#### What you should do
In the records below, locate the line containing "What is the measured"; output that line and every following line through the last, exactly.

#### Data for this exercise
## start

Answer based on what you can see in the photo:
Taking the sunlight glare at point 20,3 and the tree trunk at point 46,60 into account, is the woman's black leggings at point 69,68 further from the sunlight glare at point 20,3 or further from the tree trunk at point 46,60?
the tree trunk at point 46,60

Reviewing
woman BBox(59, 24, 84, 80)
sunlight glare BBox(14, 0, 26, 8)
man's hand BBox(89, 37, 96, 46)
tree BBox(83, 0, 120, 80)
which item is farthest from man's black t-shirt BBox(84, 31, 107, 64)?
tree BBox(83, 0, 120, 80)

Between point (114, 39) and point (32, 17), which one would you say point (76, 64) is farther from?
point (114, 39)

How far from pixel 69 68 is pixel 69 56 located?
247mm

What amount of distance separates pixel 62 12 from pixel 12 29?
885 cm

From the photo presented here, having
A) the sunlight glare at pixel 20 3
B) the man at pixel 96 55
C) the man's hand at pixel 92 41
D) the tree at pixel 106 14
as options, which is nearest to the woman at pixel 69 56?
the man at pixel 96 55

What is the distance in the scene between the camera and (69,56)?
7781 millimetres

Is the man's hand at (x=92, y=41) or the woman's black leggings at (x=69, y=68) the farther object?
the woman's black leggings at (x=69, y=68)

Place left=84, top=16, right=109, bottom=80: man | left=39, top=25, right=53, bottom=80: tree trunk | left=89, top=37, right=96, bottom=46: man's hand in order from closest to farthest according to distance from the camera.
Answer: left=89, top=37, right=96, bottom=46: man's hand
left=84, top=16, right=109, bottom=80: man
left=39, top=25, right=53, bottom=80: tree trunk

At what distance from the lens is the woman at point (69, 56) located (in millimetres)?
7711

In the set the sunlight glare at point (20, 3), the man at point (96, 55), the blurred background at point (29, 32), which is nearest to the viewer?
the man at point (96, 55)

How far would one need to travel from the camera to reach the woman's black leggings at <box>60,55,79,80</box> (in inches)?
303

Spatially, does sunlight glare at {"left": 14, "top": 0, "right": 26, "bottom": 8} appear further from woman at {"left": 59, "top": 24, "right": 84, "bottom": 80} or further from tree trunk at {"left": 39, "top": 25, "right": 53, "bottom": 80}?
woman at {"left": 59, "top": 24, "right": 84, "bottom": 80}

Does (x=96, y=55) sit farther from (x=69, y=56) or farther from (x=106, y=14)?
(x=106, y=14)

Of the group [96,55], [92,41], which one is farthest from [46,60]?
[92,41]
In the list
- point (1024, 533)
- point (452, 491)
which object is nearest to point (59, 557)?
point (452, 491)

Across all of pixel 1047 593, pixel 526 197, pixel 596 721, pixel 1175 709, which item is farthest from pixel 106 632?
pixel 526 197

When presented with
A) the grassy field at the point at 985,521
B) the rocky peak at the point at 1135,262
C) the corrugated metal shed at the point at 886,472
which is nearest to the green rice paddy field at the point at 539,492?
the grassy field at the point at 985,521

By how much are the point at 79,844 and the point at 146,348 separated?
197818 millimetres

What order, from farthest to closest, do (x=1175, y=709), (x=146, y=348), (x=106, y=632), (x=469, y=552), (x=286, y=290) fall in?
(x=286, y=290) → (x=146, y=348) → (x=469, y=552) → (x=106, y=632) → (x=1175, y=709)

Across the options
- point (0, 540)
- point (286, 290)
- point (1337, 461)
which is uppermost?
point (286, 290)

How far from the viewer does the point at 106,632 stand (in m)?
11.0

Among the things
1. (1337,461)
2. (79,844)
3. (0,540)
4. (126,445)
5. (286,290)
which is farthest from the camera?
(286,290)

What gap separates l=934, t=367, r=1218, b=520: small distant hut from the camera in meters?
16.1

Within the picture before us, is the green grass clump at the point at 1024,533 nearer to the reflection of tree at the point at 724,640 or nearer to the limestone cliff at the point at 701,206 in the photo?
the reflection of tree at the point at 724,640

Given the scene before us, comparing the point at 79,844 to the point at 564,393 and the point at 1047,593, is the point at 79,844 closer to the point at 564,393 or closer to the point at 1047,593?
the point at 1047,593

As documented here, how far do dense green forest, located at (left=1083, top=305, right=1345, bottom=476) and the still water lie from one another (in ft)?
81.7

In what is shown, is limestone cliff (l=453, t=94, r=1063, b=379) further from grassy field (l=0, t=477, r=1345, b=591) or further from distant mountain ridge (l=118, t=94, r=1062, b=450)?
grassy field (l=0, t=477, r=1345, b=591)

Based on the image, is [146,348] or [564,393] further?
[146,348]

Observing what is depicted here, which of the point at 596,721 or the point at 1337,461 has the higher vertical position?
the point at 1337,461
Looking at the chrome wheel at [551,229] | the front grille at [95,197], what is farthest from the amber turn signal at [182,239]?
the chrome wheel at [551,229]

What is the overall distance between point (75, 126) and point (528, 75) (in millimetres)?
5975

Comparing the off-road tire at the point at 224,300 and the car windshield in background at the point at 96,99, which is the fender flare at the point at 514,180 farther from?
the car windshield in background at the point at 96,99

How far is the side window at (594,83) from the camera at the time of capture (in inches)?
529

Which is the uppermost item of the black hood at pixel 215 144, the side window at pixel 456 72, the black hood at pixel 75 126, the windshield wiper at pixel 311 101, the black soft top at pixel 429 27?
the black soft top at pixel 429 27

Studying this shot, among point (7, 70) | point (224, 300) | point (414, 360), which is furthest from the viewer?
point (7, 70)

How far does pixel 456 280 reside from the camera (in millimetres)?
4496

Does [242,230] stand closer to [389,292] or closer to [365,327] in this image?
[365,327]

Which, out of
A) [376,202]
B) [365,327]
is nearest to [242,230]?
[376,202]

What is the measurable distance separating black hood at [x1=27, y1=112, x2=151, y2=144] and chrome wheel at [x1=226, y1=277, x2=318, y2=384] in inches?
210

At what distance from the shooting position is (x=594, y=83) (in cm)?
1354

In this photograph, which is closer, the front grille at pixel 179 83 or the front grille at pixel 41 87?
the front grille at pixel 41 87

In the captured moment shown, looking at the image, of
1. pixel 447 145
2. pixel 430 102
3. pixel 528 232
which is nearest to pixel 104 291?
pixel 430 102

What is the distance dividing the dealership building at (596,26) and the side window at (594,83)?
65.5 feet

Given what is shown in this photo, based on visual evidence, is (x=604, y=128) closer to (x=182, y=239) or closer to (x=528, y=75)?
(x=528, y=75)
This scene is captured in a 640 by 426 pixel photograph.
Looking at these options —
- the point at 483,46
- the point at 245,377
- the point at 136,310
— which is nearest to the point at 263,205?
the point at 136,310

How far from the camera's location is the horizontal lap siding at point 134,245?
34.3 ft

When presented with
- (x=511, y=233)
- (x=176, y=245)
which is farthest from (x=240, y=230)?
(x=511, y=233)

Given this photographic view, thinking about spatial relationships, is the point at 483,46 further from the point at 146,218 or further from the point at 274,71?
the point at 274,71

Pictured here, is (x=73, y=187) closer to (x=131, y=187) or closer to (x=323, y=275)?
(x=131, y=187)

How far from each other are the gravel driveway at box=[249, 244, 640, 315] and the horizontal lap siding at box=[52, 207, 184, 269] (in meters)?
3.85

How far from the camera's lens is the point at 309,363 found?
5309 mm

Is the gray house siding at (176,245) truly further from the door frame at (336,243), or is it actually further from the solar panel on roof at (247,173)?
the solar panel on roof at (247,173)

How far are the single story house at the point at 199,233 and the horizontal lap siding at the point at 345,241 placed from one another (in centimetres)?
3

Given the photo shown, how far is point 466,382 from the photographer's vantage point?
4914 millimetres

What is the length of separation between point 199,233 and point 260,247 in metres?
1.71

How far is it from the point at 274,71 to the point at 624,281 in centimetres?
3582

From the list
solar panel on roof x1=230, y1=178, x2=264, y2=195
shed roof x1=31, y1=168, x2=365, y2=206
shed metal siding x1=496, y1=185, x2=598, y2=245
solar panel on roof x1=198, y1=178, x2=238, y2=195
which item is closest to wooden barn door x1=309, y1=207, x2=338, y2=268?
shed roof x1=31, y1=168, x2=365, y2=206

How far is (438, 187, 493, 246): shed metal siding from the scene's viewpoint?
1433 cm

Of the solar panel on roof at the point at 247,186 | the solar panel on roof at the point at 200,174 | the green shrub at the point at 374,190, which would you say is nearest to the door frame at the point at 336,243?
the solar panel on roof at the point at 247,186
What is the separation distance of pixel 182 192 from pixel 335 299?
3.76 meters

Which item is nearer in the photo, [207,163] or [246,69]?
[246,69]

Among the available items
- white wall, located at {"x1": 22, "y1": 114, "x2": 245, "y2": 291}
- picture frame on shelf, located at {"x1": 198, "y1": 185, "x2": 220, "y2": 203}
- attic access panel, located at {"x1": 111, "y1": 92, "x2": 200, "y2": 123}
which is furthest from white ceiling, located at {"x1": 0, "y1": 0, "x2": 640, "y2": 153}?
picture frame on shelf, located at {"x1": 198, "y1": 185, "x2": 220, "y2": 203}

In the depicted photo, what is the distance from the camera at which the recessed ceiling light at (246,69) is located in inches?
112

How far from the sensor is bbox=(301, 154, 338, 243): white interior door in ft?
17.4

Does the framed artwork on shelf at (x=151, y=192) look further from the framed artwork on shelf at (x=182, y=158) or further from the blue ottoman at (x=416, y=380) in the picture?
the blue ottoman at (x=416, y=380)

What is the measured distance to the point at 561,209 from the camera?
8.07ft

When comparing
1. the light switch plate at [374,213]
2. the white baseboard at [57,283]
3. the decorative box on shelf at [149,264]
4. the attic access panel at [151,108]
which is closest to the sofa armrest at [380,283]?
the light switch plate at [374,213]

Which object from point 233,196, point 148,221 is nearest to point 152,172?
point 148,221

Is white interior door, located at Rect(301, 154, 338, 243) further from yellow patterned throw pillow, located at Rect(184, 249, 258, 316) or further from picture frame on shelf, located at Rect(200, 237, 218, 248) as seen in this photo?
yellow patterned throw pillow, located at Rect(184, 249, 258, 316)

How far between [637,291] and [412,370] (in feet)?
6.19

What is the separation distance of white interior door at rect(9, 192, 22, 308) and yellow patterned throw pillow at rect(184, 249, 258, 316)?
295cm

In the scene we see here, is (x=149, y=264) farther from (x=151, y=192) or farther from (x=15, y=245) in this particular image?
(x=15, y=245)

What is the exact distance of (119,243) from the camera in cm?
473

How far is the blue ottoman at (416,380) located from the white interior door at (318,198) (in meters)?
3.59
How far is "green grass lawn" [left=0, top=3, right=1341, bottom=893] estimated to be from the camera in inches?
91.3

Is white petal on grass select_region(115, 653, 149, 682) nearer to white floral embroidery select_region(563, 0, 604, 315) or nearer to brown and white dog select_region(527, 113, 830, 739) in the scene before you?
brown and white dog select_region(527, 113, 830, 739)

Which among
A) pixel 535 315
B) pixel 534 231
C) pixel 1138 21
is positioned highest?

## end

#### Written solution
What is the measured distance to the point at 561,209 from the camera?
8.07ft

When comparing
1. the light switch plate at [374,213]
2. the white baseboard at [57,283]
3. the decorative box on shelf at [149,264]
4. the attic access panel at [151,108]
which is closest to the sofa armrest at [380,283]?
the light switch plate at [374,213]

Which object from point 233,196, point 148,221 is nearest to point 152,172?
point 148,221

Is white interior door, located at Rect(301, 154, 338, 243) further from yellow patterned throw pillow, located at Rect(184, 249, 258, 316) or further from picture frame on shelf, located at Rect(200, 237, 218, 248) as seen in this photo?
yellow patterned throw pillow, located at Rect(184, 249, 258, 316)

How far between [637,291] and [412,370] (in feet)?
6.19

What is the separation distance of white interior door at rect(9, 192, 22, 308) and yellow patterned throw pillow at rect(184, 249, 258, 316)?
295cm

In the scene we see here, is (x=149, y=264) farther from (x=151, y=192) or farther from (x=15, y=245) in this particular image?
(x=15, y=245)

What is the exact distance of (119,243) from the camera in cm?
473

How far is the blue ottoman at (416,380) located from the white interior door at (318,198) (in meters)?
3.59
How far is "green grass lawn" [left=0, top=3, right=1341, bottom=893] estimated to be from the camera in inches?
91.3

Is white petal on grass select_region(115, 653, 149, 682) nearer to white floral embroidery select_region(563, 0, 604, 315) or nearer to brown and white dog select_region(527, 113, 830, 739) in the scene before you?
brown and white dog select_region(527, 113, 830, 739)

Which among
A) pixel 535 315
B) pixel 534 231
C) pixel 1138 21
is positioned highest?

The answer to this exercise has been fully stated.